# [Brontekst]

'''

Oktober was ooit de jazzmaand. Het is een vergeten formule met toen een maand vol extra jazzconcerten. Toch kwam dat gevoel terug, nu oktober voor het Bimhuis weer een jazztopmaand was. Het Bimhuis viert zijn vijftigste verjaardag met een propvol jazzprogramma. Een van de hoogtepunten was Breuker Revisited.

Olga Zuiderhoek opende de avond, met achter haar gouwe ouwe Arjen Gorter.

Componist en saxofonist Willem Breuker heeft een prominente plaats in de geschiedenis van de Nederlandse jazz. Samen met Hans Dulfer, Han Bennink en Willem van Manen was Breuker een van de oprichters van de BIM (Beroepsvereniging van Improviserende Musici) en van het toen bijbehorende Bimhuis. Gevestigd in een voormalige meubeltoonzaal aan de Oudeschans in Amsterdam, werd het Bimhuis binnen de kortste keren het epicentrum van de jazz, vooral voor de experimentele vormen daarvan. Vijftig jaar geleden opende het Bimhuis zijn deuren. De verjaardagstaart van het Bimhuis, nu een superluxe jazzconcertzaal met uitzicht over het IJ geworden, was van extra kaarsjes voorzien om Bimhuis-pionier Willem Breuker te eren, die tegelijkertijd met het Bimhuis zijn wereldberoemd geworden Willem Breuker Kollektief had opgericht.

David Kweksilber en Bernard Hunnekink.

Willem Breuker die in 2010 overleed, bepaalde in zijn testament dat zijn naam nog tot twee jaar na zijn dood aan het Kollektief verbonden mocht blijven. Daarom trad het nu onder de naam Nieuw Kollektief op. Het Nieuw Kollektief bevatte muzikanten die vroeger in het Breuker Kollektief hadden gespeeld, of zoals in het geval van pianist Gerard Bouwhuis met Breuker hadden gewerkt. Drie van de tien muzikanten hadden er zelfs vanaf het begin bij gezeten.

'''

Records uit een verzameling

'''

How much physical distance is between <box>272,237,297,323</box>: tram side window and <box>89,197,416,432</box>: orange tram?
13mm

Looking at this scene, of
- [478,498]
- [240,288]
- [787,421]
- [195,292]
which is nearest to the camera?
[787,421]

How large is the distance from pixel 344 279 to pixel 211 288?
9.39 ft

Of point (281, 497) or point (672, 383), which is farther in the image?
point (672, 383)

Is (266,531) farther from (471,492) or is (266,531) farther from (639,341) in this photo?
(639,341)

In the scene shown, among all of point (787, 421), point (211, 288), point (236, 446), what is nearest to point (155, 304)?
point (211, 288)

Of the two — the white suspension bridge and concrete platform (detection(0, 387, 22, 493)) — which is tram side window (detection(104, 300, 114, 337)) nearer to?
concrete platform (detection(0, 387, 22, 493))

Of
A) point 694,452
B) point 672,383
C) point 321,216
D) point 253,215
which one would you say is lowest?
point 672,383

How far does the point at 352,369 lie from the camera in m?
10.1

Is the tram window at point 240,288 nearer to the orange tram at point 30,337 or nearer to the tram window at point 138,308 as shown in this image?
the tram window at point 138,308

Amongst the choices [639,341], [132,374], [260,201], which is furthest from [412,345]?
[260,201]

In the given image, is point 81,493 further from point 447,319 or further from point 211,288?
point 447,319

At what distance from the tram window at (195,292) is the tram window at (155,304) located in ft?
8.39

'''

# [Instructies]
**A.** Tel het aantal regels in de records waarin de string "side" voorkomt, en geef alleen dat getal.
**B.** Ga verder met de tekst over het Bimhuis en laat je vervolg direct aansluiten op de laatste zin.
De tekst over het Bimhuis en de records staan volledig los van elkaar.

# [Resultaten op volgorde]
**A.** 2

**B.**
De avond werd geopend door Breukers weduwe, actrice Olga Zuiderhoek. Zij legde op haar eigen manier uit – ‘tongue in cheek’- hoe haar keuze van het programma tot stand was gekomen. Dat was niet zo moeilijk, zei ze. Ze had musici gevraagd die bevriend waren geweest met Willem, of wier ouders dat waren geweest. 

De strijkers van het Dudok Kwartet en Mondriaan Kwartet tijdens hun uitvoering van ‘Brandhout.nl’.

De avond was perfect georganiseerd. Podiumwisselingen werden razendsnel en door filmpjes van Breuker te vertonen, onopvallend uitgevoerd. De filmpjes gaven een bijzondere kijk op het fenomeen Willem Breuker. Na zijn opzienbarende free-jazz optreden in 1966 op het Loosdrecht Jazzfestival werd hij geïnterviewd met de vraag of die free-jazz geen dilettanten zou aantrekken. Dat was een probleem voor de pers, vond Breuker. Het was hun taak om daar doorheen te prikken. Niet iedereen nam Breuker destijds serieus, zeker niet toen hij de interviewer vertelde dat bij zijn muziek theater hoorde. Vanaf het begin wist Breuker kennelijk precies wat hij wilde, want dat theater kwam er.

Voor de pauze speelden duo’s de muziek van Breuker. Pianist Gerard Bouwhuis en violist Heleen Hulst  voerden Steaming uit, de muziek die Breuker in 1969 schreef voor de film De nieuwe ijstijd van Johan van der Keuken. Daarmee toonde hij al snel het ongelijk aan van de sceptische critici van zijn free-jazz.

De ghettoblaster achterop de fiets van Oscar Jan Hoogland ‘verving’ de orgels uit het ‘Lunchconcert Voor Drie Draaiorgels’ dat Willem Breuker in augustus 1967 op de Dam in Amsterdam uitvoerde.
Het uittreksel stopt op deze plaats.